Raised on a plinth to avoid flooding, a house by the sea in Australia cleverly interprets space and materials.
Located in Byron Bay, Australia, the Northern Rivers Beach House is chock-full of ingenious solutions to a difficult brief. Challenged to re-interpret the traditional beach shack on a limited budget, architects Erhard Rathmayr and Monika Obrist of Brisbane firm refresh*design developed the building around flood restrictions that prohibit all habitable floors from being less than six and a half feet above ground. The law led them to create a cantilevered living space raised on a plinth, where both ends overhang and counterbalance one another. Made of steel, the soaring bridge-like structure contains an open-plan kitchen, dining, and living area on one side, with bedrooms and bathrooms on the other. Storage, parking, and laundry is housed down below. Sustainable materials like bamboo, plywood, and plantation timber add warmth to the living areas, while each room’s cross-ventilation system, facilitated by openings in the home’s facade, take advantage of the cool sea breeze.
“In consideration of the context, the design aimed to reinterpret the traditional beach shack vernacular in a contemporary way by embracing traditional materials, including corrugated metal, fiber cement sheeting, and timber elements,” Rathmayr says.
The architects’ inventive use of resources helped keep costs down. “We gave the facade’s ribbed metal cladding, commonly used in neighboring beach shacks, a metallic finish that provided a cost-effective solution and an upscale appearance,” Rathmayr says.

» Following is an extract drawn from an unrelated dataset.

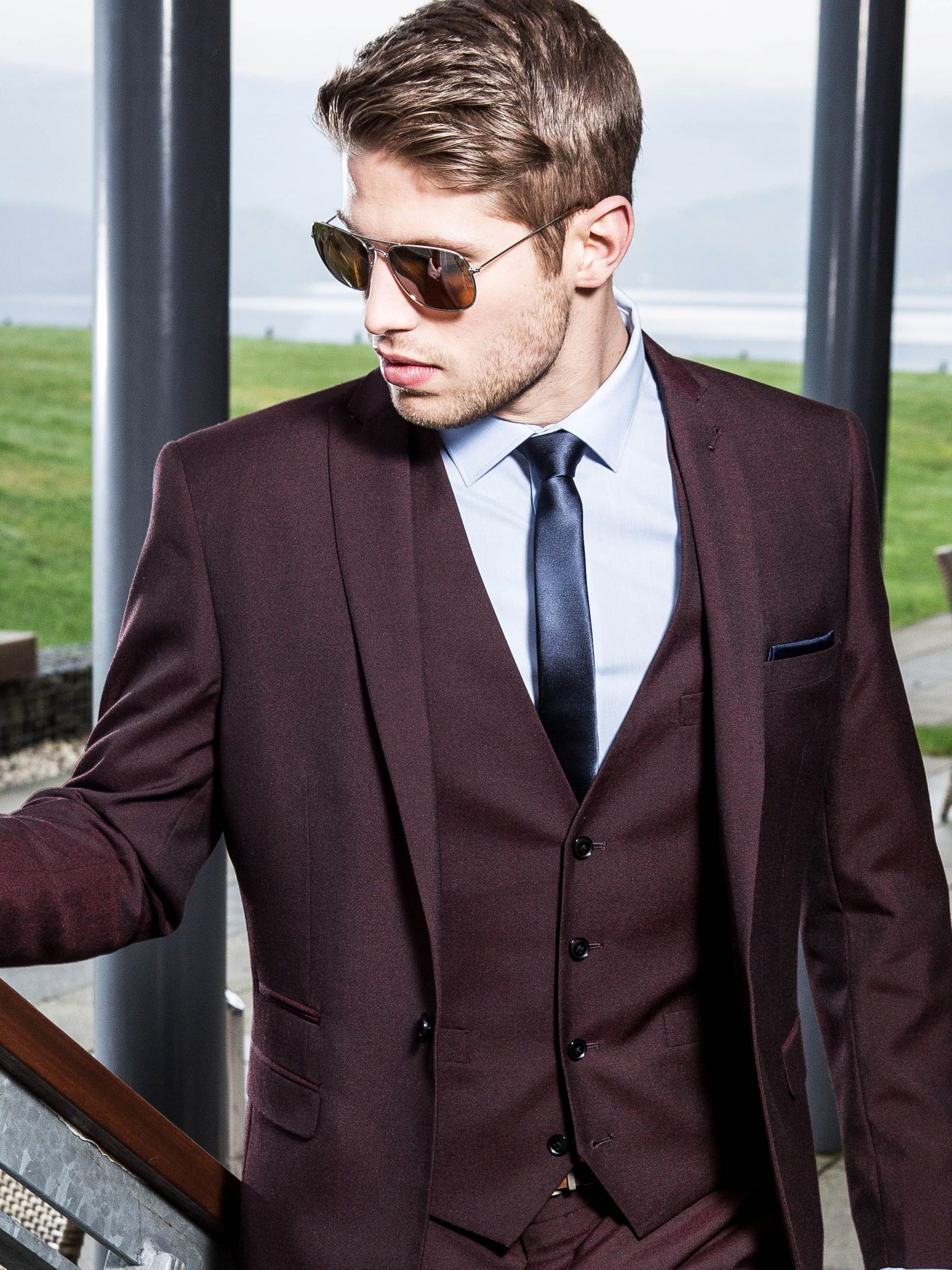 9400a67f206 Mens Burgundy Three Piece Suit - Burgundy Slim Fit Suits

All openings are shade-protected with wide overhangs that prevent overheating and allow maximum light to enter into the living space. Natural ventilation, created by openings in the facade, negates the need for air conditioning. The firm developed a custom joiner for the powder-coated aluminum window frames, providing floor-to-ceiling views without the use of costly commercial window systems.

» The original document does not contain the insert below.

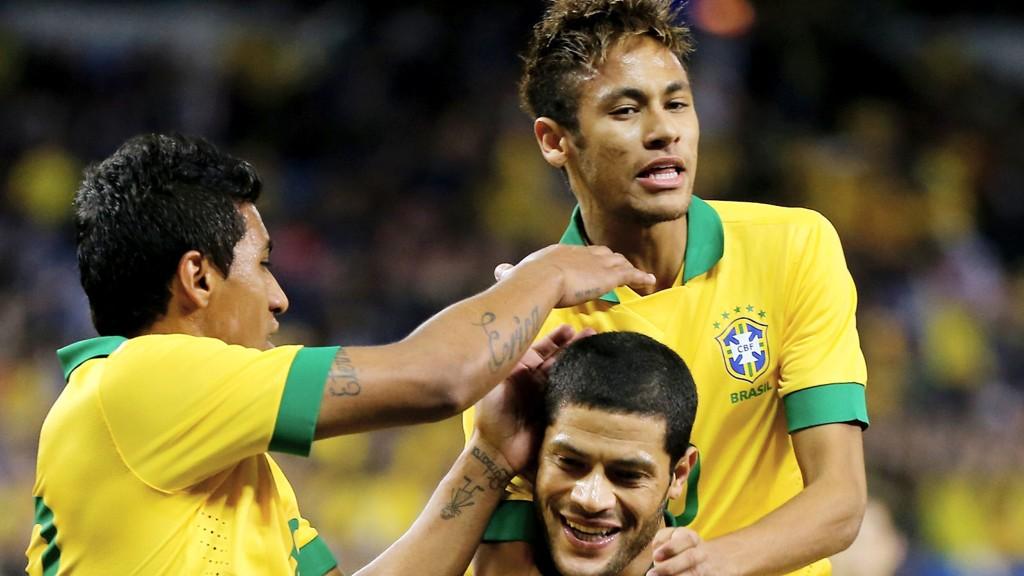 Paulinho, Neymar og Hulk er tatt ut i Brasils VM-tropp.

An open-plan kitchen, living, and dining area runs along one side of the upper floor. A study is situated next to the kitchen, while the other half of the building houses the two bedrooms. Black matte bamboo flooring by Silestone and birch ceilings, finished in a walnut stain, add warmth and texture to the interior.
In the kitchen, a Blanco exhaust fan is surrounded by a stove, oven, and dishwasher by Westinghouse. A series of pendants by She Lights are equipped with LED fittings.
The top floor opens onto an expansive deck on the north side of the house. An entry yard on its east side provides a seamless connection to the outdoor environment, while ensuring adequate shading and screening for privacy.
The largest portion of the living area is supported by cross-braced columns. Flanged steel beams create a strong, lightweight frame.
The vertical ridges and muted color of the home’s corrugated metal cladding contrasts with wood balustrades that line the stairs and balcony.